Suap Bansos, KPK Periksa Dirjen Kemensos

JAKARTA - Penyidik Komisi Pemberantasan Korupsi (KPK) memanggil Direktur Jenderal Perlindungan dan Jaminan Sosial Kementerian Sosial (Dirjen Linjamsos Kemensos) Pepen Nazaruddin, Rabu, 13 Januari.

Plt Juru Bicara KPK Bidang Penindakan Ali Fikri mengatakan, Pepen akan diperiksa sebagai saksi dalam kasus dugaan suap distribusi bansos COVID-19 untuk Jabodetabek.

"Yang bersangkutan akan dimintai keterangan sebagai saksi untuk tersangka AIM," kata Ali kepada wartawan, Rabu, 13 Januari.

Selain Pepen, KPK juga memereka beberapa saksi lain.
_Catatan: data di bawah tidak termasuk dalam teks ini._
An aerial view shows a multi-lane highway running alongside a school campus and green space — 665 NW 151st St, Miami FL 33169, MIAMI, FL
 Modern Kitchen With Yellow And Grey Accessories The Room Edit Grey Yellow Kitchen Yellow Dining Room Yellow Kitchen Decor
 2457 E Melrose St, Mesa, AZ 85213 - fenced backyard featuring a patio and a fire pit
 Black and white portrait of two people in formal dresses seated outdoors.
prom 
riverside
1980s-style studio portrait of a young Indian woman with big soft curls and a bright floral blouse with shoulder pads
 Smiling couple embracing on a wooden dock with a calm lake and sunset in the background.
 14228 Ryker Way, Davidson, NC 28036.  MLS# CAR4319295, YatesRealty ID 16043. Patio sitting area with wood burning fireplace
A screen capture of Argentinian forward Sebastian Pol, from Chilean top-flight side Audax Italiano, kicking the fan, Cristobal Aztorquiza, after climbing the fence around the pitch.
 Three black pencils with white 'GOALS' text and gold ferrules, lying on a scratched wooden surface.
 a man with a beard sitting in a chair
Dia adalalah bos vendor bansos, Direktur Utama PT. Famindo Meta Komunika, Ubayt Kurniawan, dan Agustri Yogasmara swasta. "Mereka juga dipanggil sebagai saksi," ujar dia.

Adapun Pepen sebelumnya juga sudah diperiksa oleh KPK. Dia sebelumnya diperiksa sebagai saksi untuk tersangka mantan Menteri Sosial Juliari Batubara.

Dalam kasus ini KPK menetapkan sejumlah tersangka Antara lain mantan Menteri Sosial Juliari Batubara.

Selain Juliari, KPK juga menetapkan empat tersangka lainnya yaitu Pejabat Pembuat Komitmen di Kementerian Sosial (PPK) MJS dan AW sebagai penerima suap serta AIM dan HS selaku pemberi suap.

Kasus ini berawal dari pengadaan bansos berupa paket sembako di lingkungan Kementerian Sosial senilai Rp5,9 triliun dengan total 272 kontrak yang dilaksanakan dua periode.

Kemudian, politikus PDIP ini menunjuk Matheus dan Adi sebagai PPK. Dalam pelaksanaan proyek, keduanya melakukannya degan cara penunjukkan langsung terhadap rekanan. Adapun untuk fee setiap paket bansos COVID-19 yang disepakati Matheus dan Adi sebesar Rp10 ribu dari nilai sebesar Rp300 ribu.

Matheus dan Adi lantas membuat kontrak pekerjaan dengan beberapa suplier sebagai rekanan penyediaan bansos pada Mei-November 2020. Rekanan yang dipilih adalah AIM, HS, dan PT Rajawali Parama Indonesia alias PT RPI yang diduga milik Matheus.

Dalam perkara ini KPK kemudian menduga Juliari menerima fee sebesar Rp8,2 miliar pada pelaksanaan paket bansos periode pertama. Sementara pada pelaksanaan kedua, dia diduga menerima fee sebesar Rp8,8 miliar yang digunakan untuk kepentingan pribadinya.